Collins, who faces a tough 2020 re-election bid, is among the most vocal Senate Republican supporters of LGBT rights. She is one of the lead sponsors of the Equality Act, which would add sexual orientation and gender identity to other protected classes in federal law. After news of Monday’s 6-to-3 Supreme Court decision was reported, she praised the ruling as “a major advancement for LGBTQ rights” and called for Congress to pass the Equality Act and amend the Civil Rights Act to “expressly prohibit” such discrimination.
But Democrats – including Maine House Speaker Sara Gideon, Collins’s likely general election opponent – skewered Collins on Monday for her vote to confirm Kavanaugh in light of his position on Monday’s ruling.
“Judge Kavanaugh voted against banning companies from firing employees for being gay or transgender,” Gideon said in a tweet. “It’s clear that Senator Collins will continue to be a reliable vote for Trump’s anti-LGBTQ+ nominees.
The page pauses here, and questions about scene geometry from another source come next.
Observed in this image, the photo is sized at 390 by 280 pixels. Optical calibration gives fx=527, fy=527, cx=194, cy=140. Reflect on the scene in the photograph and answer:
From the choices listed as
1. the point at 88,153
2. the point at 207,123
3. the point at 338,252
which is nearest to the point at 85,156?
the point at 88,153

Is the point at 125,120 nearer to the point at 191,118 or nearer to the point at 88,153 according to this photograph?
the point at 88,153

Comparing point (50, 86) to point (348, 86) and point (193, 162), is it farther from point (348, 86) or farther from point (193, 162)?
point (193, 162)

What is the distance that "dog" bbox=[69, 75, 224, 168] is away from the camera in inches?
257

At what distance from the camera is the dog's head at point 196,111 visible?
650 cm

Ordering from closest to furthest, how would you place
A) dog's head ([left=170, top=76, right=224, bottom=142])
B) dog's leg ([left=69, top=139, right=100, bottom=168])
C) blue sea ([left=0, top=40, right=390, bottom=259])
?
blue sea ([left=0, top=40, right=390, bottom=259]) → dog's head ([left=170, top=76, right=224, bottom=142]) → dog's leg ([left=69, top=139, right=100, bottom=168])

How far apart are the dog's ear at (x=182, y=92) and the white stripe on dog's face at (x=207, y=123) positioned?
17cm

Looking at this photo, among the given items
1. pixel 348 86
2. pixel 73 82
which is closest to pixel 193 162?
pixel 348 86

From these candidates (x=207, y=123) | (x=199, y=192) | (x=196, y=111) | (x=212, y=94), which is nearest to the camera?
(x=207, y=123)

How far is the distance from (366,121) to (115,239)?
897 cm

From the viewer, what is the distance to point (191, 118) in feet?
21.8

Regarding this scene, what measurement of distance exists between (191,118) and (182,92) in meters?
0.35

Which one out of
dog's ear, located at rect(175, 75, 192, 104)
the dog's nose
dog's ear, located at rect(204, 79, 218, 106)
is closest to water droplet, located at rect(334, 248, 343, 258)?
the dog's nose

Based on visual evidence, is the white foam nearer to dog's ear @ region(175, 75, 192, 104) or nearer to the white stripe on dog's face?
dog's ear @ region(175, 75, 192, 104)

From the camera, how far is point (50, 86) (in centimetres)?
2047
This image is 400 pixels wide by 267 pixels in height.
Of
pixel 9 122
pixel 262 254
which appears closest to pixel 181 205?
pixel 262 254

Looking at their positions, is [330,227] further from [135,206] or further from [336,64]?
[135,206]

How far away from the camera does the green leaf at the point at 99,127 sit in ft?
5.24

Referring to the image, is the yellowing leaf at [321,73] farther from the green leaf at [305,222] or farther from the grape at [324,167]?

Help us replace her in November.”
Collins also faced criticism last year after the Supreme Court voted 5 to 4 to block a restrictive Louisiana abortion law. While Democrats hailed the decision, they pointed to Kavanaugh’s dissent as a sign that he might be poised to side with conservatives in future rulings on abortion rights.
In October 2018, Collins delivered a 44-minute floor speech declaring her support for Kavanaugh. At the time, Collins, who supports abortion rights, said she did not think Kavanaugh would vote to overturn the landmark 1973 Roe v. Wade ruling that legalized abortion. She also noted in her speech that Kavanaugh “described the Obergefell decision, which legalized same-gender marriages, as an important landmark precedent.”
Quoting a previous decision, Kavanaugh wrote in his Monday dissent that the Supreme Court “has previously stated, and I fully agree, that gay and lesbian Americans ‘cannot be treated as social outcasts or as inferior in dignity and worth.’ ”
But he argued that under the Constitution’s separation of powers, it is “Congress’s role, not this Court’s,” to amend Title VII of the Civil Rights Act of 1964, which prohibits discrimination “because of sex.”
“Our role is not to make or amend the law,” he wrote. “As written, Title VII does not prohibit employment discrimination because of sexual orientation.”
Collins’s office pointed to the senator’s record of voting to confirm not just Kavanaugh but all six Supreme Court nominees who have been considered during her time in the Senate.
Two of those justices – Chief Justice John Roberts Jr. and Justice Samuel Alito Jr. – were nominated by President George W. Bush. Two others – Sonia Sotomayor and Elena Kagan – were nominated by President Barack Obama. Kavanaugh and Neil Gorsuch were nominated by President Trump.